A Carnegie Mellon study found that people who were distracted by technology scored 20 percent lower on a standard cognition test than people who were not distracted.
Social media’s distracting capabilities are further reflected in a survey of 100 McLean students, in which 82 said that social media distracts them from school work and other responsibilities.
Social networks also prevent students from engaging in more meaningful real life social interactions.
“If you’re spending a lot of time connecting with people online, you’re not spending as much quality time with your family members [and friends] in the real 3D world,” McLean High School psychologist Beth Werfel said.
McLean students have experienced the shift from three- to two-dimensional communication, as students stare at their phones almost constantly, even when spending time with friends.

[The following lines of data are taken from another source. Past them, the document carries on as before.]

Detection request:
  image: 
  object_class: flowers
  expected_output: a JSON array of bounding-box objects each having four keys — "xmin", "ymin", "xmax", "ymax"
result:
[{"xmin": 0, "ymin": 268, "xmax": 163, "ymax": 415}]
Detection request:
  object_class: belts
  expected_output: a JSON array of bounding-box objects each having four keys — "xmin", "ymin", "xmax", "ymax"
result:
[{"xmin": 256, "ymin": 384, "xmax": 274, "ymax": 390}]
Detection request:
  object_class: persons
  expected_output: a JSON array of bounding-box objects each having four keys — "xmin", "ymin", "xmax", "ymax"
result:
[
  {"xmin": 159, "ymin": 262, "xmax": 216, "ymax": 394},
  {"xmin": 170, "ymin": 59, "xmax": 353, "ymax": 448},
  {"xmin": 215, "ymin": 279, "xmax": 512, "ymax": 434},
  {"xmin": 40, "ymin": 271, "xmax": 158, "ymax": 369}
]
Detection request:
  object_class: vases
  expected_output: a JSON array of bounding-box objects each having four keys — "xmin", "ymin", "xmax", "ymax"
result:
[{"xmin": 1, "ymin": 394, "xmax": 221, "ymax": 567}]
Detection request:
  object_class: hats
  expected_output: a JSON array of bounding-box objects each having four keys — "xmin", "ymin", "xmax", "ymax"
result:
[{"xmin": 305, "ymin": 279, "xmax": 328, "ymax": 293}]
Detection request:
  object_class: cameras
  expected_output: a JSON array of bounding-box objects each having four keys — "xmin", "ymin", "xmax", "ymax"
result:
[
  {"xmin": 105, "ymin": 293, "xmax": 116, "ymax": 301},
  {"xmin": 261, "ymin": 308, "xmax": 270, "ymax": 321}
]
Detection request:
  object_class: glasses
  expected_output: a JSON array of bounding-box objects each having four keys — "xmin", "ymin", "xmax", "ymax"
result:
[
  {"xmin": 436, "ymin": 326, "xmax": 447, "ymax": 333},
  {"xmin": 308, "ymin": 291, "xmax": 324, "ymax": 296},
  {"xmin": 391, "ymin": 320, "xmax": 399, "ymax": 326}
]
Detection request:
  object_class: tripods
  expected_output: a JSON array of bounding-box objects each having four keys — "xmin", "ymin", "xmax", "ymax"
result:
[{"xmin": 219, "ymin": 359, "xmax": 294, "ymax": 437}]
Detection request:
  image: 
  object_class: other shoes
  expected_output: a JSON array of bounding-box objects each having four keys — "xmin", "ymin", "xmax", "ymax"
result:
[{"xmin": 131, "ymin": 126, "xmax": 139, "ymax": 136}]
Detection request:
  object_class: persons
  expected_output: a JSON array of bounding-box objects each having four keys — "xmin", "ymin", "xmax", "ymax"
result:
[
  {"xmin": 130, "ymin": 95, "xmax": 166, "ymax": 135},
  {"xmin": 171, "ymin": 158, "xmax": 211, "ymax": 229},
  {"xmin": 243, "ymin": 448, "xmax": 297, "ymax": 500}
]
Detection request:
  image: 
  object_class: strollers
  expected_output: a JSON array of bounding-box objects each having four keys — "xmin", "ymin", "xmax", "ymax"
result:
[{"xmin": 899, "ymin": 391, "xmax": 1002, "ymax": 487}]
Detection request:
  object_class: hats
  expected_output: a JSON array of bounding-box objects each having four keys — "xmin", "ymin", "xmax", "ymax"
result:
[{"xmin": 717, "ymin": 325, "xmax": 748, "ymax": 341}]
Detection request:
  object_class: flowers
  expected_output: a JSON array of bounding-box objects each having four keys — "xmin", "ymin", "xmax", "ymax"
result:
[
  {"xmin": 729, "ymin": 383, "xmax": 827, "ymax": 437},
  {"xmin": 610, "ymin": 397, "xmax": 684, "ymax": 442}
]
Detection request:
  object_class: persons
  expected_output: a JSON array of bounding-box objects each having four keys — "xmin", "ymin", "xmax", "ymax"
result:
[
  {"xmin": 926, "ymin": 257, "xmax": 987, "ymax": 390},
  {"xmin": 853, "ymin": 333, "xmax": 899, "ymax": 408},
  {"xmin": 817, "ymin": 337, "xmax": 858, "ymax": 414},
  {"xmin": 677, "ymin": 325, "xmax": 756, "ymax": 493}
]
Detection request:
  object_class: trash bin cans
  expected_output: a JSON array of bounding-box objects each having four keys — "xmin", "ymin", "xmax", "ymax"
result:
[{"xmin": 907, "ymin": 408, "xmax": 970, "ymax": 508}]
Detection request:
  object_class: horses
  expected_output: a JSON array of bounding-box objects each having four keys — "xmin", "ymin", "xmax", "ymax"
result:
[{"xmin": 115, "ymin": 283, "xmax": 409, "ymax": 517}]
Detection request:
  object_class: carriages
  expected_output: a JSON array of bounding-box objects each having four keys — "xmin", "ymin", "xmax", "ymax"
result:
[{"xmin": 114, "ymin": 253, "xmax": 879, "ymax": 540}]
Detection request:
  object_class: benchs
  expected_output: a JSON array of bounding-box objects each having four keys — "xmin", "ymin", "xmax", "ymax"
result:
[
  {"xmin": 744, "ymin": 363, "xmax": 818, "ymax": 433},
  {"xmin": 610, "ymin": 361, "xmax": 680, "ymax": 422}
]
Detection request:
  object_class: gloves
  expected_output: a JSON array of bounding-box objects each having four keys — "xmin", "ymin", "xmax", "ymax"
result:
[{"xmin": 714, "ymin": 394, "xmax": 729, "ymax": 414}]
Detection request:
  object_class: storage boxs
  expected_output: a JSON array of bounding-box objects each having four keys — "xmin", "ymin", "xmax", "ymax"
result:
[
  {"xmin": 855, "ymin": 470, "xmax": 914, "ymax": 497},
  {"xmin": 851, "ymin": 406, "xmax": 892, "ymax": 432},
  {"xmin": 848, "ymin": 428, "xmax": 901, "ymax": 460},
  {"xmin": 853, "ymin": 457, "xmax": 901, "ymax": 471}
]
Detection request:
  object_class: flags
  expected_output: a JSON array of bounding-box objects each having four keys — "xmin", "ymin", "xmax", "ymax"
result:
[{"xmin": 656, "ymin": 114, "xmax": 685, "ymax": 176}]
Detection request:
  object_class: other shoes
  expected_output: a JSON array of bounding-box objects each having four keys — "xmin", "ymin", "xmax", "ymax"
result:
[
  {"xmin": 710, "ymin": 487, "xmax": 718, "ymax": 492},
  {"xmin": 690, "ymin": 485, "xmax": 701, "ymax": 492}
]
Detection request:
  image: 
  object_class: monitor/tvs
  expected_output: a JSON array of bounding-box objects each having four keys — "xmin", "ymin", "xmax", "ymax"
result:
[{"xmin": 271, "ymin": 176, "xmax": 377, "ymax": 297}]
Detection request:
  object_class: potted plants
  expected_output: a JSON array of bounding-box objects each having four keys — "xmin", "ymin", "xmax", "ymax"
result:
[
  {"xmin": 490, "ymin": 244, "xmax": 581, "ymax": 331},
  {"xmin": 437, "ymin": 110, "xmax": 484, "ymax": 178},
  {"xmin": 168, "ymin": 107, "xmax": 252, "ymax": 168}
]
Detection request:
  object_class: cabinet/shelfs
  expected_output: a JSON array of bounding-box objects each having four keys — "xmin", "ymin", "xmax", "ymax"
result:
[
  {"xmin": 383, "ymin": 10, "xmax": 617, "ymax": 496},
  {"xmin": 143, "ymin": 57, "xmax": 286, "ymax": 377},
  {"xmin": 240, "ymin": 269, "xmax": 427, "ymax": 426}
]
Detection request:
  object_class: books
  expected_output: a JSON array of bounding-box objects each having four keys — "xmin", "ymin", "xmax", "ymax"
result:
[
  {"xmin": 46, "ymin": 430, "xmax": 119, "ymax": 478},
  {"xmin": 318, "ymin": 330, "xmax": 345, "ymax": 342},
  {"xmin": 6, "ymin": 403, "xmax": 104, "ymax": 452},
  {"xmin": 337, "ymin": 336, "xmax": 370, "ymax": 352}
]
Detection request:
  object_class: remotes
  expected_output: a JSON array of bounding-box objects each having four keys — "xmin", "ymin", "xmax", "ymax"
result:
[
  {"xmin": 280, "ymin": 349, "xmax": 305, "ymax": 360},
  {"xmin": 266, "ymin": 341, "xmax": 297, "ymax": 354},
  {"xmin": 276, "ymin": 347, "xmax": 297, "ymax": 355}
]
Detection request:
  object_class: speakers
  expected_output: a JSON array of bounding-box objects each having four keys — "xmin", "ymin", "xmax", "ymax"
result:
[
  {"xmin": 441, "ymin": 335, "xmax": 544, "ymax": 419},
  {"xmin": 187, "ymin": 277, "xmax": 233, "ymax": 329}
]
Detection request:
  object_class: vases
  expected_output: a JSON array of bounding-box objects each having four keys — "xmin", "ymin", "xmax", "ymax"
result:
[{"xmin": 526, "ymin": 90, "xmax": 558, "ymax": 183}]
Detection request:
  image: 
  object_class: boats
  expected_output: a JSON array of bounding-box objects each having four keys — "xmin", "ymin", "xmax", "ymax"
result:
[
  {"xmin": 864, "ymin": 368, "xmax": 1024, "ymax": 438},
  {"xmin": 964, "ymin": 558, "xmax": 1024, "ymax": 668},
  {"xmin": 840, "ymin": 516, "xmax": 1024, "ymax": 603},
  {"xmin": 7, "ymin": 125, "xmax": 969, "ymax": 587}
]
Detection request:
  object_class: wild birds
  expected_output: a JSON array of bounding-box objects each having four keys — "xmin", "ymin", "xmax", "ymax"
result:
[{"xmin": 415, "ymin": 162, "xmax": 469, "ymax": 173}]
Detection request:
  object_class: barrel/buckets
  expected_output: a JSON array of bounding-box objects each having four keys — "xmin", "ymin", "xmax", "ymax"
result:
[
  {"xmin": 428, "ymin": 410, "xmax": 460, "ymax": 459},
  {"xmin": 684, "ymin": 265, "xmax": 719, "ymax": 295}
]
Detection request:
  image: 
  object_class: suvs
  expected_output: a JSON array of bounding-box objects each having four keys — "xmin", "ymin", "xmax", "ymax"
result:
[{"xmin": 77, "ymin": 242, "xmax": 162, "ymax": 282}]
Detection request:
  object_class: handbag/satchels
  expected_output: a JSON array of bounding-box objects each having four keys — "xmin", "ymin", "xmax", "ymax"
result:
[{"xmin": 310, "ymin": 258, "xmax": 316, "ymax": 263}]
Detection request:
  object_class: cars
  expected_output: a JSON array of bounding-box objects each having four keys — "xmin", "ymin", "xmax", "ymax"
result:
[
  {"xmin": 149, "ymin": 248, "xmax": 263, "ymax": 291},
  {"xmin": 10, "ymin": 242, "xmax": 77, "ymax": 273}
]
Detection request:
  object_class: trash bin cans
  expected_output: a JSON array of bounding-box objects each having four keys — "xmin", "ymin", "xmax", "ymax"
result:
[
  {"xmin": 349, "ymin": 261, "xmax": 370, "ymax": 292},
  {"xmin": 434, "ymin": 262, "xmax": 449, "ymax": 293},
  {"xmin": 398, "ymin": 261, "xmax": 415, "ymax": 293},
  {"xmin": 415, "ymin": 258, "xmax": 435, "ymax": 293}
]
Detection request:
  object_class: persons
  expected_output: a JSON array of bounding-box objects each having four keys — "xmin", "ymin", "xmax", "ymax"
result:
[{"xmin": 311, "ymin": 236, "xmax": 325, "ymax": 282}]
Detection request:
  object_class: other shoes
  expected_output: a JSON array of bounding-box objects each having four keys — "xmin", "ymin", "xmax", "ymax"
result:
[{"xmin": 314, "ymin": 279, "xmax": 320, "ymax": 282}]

“When it comes to people’s social lives, I do think that if you were having a really good time you wouldn’t be focused on capturing every moment on your Snapchat story,” junior Laith Samamreh said. “I would assume you would be in the moment enjoying it.”
Additionally, Werfel warned that overuse of social media can change the way students interact with others.
“People will start making less eye contact because it’s really personal when you [make contact] eye-to-eye or face-to-face with someone,” Werfel said. “The more programmed we are to interact through our phones the more uncomfortable we could become interacting face-to-face.”
Serious mental health problems can stem from the constant use of social media.
“Anxiety can come from overuse, just trying to keep up with all the social media and trying to compete with the fun activities that you see others doing on social media,” Werfel said.
Overuse of social media can also result in depression. Students may struggle with feelings of inadequacy as they constantly see what their peers are up to through their posts.
“If you’re seeing a lot of people posting all of the happy and exciting things going on in their lives, it can give you a false sense that everyone else’s life is better than yours,” Werfel said.
People who use social media feel less confident because they are always comparing themselves to their friends. This phenomenon is sometimes referred to as “Facebook depression.” Werfel urges students to have a proper mindset when using social media.
“Keep social media in perspective. People are posting the good things in their lives— they’re not posting the day to day realities of how difficult life can be,” Werfel said.
Although there are many benefits to students having easy access to social media, such as being able to connect with long distance friends and staying updated on current events, it can also lead to the deterioration of students’ self-esteem and academic focus.
Students should be mindful of these issues and direct their focus to what truly matters to them, which often entails cutting back on social media.